Task statement
Copy out, without alteration, the part of the records that opens with the line containing "Subject: cell." and closes with the line containing "266H320V213H302L284 178H213V195L178 213V284H195L213", including both of those lines.

***

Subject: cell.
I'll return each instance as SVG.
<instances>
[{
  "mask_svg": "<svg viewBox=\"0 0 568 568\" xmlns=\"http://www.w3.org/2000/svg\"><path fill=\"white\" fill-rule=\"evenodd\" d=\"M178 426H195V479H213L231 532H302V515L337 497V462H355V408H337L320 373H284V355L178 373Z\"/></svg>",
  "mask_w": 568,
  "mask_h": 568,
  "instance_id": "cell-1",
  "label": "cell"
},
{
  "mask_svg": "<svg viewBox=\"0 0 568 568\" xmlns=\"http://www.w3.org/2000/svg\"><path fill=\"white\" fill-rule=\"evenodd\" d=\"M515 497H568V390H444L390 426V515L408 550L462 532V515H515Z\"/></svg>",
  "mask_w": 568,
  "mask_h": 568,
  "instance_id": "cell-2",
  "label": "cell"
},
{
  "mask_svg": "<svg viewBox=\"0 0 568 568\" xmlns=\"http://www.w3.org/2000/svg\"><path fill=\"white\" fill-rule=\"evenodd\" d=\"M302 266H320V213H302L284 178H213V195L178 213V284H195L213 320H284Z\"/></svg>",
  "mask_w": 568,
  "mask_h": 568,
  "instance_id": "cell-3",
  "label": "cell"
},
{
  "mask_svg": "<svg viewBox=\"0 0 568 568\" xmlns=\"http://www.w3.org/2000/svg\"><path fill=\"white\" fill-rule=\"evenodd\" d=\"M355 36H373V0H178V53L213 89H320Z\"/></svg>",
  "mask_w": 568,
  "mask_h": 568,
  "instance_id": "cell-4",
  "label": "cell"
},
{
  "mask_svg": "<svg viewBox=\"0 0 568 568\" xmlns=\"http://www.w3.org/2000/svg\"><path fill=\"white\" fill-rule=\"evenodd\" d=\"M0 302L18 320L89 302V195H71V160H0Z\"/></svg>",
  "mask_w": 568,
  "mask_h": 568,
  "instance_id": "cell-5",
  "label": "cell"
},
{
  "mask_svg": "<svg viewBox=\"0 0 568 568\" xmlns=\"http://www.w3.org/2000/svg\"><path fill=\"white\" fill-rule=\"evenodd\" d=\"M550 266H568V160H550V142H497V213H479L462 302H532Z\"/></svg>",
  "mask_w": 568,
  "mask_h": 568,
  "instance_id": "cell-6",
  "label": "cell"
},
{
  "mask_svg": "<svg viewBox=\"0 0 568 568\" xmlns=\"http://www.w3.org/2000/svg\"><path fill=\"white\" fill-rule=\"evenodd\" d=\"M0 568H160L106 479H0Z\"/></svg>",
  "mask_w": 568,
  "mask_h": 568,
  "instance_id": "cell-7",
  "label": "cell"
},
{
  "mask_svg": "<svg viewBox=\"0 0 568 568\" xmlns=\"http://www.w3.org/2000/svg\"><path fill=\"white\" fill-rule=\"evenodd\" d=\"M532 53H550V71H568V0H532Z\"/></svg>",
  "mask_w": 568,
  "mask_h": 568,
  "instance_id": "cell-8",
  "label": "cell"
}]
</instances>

***

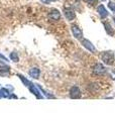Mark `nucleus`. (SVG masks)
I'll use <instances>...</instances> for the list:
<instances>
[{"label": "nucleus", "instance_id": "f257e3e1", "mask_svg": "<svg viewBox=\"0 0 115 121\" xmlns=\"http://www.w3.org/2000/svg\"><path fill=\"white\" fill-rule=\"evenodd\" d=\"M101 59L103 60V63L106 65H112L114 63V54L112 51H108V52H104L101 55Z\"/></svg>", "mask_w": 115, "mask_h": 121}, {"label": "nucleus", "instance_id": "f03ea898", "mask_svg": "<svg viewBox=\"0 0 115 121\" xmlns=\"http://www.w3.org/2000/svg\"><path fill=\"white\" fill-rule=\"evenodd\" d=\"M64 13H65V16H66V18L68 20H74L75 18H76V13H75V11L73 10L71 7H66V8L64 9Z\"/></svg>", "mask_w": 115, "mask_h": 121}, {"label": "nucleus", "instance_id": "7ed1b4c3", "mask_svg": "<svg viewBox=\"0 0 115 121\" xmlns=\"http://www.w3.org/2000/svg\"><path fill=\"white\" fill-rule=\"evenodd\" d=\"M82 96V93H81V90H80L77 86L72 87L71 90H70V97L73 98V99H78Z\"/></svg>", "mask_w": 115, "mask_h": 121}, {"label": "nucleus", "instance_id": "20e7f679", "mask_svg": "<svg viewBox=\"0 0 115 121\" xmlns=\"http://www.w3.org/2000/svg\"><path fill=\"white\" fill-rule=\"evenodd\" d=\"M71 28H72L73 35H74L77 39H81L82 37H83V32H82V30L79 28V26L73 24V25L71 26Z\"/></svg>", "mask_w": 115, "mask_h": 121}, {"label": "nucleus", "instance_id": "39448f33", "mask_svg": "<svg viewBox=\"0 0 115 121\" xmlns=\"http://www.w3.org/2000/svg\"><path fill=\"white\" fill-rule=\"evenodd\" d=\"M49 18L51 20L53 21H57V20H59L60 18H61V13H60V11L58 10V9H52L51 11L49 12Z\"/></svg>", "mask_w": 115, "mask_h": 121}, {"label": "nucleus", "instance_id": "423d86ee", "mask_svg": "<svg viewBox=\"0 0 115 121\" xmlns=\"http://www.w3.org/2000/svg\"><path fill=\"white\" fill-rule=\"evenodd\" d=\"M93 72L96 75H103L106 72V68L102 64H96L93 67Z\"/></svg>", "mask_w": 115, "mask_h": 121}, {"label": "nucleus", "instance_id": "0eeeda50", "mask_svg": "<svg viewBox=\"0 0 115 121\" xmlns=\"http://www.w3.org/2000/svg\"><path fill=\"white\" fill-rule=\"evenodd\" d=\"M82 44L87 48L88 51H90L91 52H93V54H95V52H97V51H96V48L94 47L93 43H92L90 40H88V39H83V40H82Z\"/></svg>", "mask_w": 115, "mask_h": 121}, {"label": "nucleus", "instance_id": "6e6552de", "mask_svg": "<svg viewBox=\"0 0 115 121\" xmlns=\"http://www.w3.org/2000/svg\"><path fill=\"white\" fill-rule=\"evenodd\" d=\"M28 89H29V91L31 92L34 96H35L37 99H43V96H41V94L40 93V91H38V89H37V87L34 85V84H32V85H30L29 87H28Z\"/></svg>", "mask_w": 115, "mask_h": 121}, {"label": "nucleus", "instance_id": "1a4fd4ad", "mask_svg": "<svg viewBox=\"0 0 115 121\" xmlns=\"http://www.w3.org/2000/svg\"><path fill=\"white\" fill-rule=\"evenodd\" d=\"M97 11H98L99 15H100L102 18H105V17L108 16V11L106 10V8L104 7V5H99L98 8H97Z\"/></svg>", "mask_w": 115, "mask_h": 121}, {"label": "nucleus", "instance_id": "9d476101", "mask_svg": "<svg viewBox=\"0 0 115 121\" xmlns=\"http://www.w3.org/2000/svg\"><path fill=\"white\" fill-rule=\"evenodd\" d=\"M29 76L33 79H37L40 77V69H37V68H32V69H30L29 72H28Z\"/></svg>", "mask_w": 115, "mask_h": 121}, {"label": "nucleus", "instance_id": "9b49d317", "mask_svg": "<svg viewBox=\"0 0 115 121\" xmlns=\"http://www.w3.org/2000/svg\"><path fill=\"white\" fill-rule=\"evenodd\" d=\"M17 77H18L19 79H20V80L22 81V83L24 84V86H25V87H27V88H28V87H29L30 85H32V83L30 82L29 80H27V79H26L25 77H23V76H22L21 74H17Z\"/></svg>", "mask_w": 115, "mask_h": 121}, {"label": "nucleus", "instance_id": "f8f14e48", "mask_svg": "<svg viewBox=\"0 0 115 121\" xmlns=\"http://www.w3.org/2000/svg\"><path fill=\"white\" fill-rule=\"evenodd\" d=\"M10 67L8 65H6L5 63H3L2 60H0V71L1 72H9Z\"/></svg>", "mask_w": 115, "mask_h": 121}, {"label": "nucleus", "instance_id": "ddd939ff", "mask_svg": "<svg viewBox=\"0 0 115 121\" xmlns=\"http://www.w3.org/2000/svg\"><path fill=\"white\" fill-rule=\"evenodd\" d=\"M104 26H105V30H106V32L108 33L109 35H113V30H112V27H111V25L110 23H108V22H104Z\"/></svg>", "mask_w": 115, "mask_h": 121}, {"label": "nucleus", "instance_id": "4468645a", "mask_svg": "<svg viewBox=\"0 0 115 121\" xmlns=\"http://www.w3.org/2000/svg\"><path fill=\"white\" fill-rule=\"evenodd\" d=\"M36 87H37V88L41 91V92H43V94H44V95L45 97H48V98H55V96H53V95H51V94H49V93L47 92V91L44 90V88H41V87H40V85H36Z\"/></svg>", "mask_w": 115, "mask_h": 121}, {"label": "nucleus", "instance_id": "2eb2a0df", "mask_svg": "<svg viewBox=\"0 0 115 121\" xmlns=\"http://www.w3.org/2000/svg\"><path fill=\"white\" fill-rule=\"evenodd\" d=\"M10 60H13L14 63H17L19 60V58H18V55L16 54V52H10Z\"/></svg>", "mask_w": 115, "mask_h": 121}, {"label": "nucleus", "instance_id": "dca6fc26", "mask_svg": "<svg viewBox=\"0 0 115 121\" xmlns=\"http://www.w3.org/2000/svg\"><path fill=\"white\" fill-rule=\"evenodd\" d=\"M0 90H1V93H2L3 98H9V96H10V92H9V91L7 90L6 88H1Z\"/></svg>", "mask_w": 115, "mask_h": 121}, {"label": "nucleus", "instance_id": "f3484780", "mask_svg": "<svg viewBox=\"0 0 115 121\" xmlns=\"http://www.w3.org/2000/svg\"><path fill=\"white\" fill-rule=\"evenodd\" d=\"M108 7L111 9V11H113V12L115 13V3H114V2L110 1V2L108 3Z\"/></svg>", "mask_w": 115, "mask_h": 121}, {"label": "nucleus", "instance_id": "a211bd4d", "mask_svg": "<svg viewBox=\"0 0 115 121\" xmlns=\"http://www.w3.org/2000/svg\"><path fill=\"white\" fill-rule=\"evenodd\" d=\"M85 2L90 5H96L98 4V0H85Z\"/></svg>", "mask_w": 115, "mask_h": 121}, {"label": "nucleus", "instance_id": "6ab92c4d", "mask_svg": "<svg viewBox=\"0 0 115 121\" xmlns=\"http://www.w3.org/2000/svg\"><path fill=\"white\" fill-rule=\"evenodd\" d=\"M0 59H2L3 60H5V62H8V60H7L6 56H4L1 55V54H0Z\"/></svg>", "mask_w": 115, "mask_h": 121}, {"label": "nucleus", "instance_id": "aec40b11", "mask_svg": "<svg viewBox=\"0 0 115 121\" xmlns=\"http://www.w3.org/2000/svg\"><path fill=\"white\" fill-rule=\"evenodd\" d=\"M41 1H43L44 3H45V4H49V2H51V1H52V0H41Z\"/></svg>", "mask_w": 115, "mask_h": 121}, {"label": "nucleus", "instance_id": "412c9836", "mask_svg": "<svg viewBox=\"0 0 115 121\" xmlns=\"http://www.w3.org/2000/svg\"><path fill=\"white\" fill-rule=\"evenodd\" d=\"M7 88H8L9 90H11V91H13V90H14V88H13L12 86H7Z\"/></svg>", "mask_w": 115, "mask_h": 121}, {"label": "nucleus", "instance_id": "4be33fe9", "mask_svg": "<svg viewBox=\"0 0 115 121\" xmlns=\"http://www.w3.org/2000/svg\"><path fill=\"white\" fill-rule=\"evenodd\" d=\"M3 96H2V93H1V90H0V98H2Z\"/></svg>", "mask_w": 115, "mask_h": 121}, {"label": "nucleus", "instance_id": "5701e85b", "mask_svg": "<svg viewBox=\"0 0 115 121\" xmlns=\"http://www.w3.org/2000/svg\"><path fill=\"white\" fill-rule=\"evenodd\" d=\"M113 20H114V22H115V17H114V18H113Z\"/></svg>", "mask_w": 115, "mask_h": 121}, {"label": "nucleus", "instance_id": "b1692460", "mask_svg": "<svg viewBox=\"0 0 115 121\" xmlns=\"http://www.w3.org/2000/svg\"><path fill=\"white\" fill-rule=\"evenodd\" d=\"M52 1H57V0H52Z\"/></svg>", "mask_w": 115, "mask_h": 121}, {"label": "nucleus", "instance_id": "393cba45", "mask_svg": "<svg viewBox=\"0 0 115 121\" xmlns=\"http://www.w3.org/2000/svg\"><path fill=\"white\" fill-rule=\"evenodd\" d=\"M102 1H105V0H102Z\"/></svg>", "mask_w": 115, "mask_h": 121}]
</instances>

***

Full output
Subject: cell.
I'll return each instance as SVG.
<instances>
[{
  "mask_svg": "<svg viewBox=\"0 0 568 568\" xmlns=\"http://www.w3.org/2000/svg\"><path fill=\"white\" fill-rule=\"evenodd\" d=\"M178 426H195V479H213L231 532H302V515L337 497V462H355V408H337L320 373H284V355L178 373Z\"/></svg>",
  "mask_w": 568,
  "mask_h": 568,
  "instance_id": "cell-1",
  "label": "cell"
},
{
  "mask_svg": "<svg viewBox=\"0 0 568 568\" xmlns=\"http://www.w3.org/2000/svg\"><path fill=\"white\" fill-rule=\"evenodd\" d=\"M515 497H568V390H444L390 426V515L408 550L462 532V515H515Z\"/></svg>",
  "mask_w": 568,
  "mask_h": 568,
  "instance_id": "cell-2",
  "label": "cell"
},
{
  "mask_svg": "<svg viewBox=\"0 0 568 568\" xmlns=\"http://www.w3.org/2000/svg\"><path fill=\"white\" fill-rule=\"evenodd\" d=\"M302 266H320V213H302L284 178H213V195L178 213V284H195L213 320H284Z\"/></svg>",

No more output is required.